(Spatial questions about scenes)
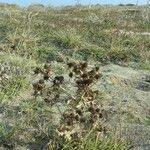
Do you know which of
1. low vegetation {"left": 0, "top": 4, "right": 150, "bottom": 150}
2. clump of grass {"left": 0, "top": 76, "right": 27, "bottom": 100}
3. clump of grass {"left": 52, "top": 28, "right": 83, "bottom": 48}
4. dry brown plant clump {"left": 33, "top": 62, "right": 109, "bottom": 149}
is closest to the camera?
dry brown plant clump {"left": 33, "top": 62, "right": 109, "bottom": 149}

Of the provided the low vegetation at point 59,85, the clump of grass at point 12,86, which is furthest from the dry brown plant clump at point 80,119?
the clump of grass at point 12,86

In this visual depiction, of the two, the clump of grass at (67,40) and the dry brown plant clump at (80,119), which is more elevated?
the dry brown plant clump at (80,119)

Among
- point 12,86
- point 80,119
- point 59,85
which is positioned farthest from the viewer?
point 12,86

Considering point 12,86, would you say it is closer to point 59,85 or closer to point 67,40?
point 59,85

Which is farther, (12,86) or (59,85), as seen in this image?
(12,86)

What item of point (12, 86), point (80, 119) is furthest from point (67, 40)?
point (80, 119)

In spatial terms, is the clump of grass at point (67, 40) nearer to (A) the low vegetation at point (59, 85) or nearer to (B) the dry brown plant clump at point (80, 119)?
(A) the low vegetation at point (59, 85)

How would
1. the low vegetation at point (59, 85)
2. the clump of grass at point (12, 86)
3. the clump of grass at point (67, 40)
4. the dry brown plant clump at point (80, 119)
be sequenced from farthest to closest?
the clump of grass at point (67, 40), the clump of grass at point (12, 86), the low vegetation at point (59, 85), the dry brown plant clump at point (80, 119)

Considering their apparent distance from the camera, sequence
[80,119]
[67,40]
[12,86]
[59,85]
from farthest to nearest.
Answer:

**STATED PROBLEM**:
Can you retype all of the entries above word for word, leaving out the pictures?

**OUTPUT FOR THIS EXERCISE**:
Do you know which of
1. low vegetation {"left": 0, "top": 4, "right": 150, "bottom": 150}
2. clump of grass {"left": 0, "top": 76, "right": 27, "bottom": 100}
3. clump of grass {"left": 52, "top": 28, "right": 83, "bottom": 48}
4. dry brown plant clump {"left": 33, "top": 62, "right": 109, "bottom": 149}
is closest to the camera?
dry brown plant clump {"left": 33, "top": 62, "right": 109, "bottom": 149}

Of the provided the low vegetation at point 59,85, the clump of grass at point 12,86, which is furthest from the dry brown plant clump at point 80,119?
the clump of grass at point 12,86

In this visual depiction, of the two, the clump of grass at (67,40) and the dry brown plant clump at (80,119), which is more elevated?
the dry brown plant clump at (80,119)

Among
- point 12,86
- point 80,119
- point 59,85
which is positioned farthest from the viewer?
point 12,86

Considering point 12,86, would you say it is closer to point 59,85 or closer to point 67,40?
point 59,85

Which is farther, (12,86) or (59,85), as seen in this image?
(12,86)

What item of point (12, 86), point (80, 119) is furthest from point (67, 40)?
point (80, 119)

In spatial terms, is the clump of grass at point (67, 40) nearer to (A) the low vegetation at point (59, 85) or nearer to (B) the dry brown plant clump at point (80, 119)?
(A) the low vegetation at point (59, 85)

How would
1. the low vegetation at point (59, 85)
2. the clump of grass at point (12, 86)
3. the clump of grass at point (67, 40)
4. the dry brown plant clump at point (80, 119)
be sequenced from farthest to closest?
the clump of grass at point (67, 40), the clump of grass at point (12, 86), the low vegetation at point (59, 85), the dry brown plant clump at point (80, 119)

Considering their apparent distance from the camera, sequence
[80,119]
[67,40]
[12,86]
[59,85]
from farthest to nearest.
Answer:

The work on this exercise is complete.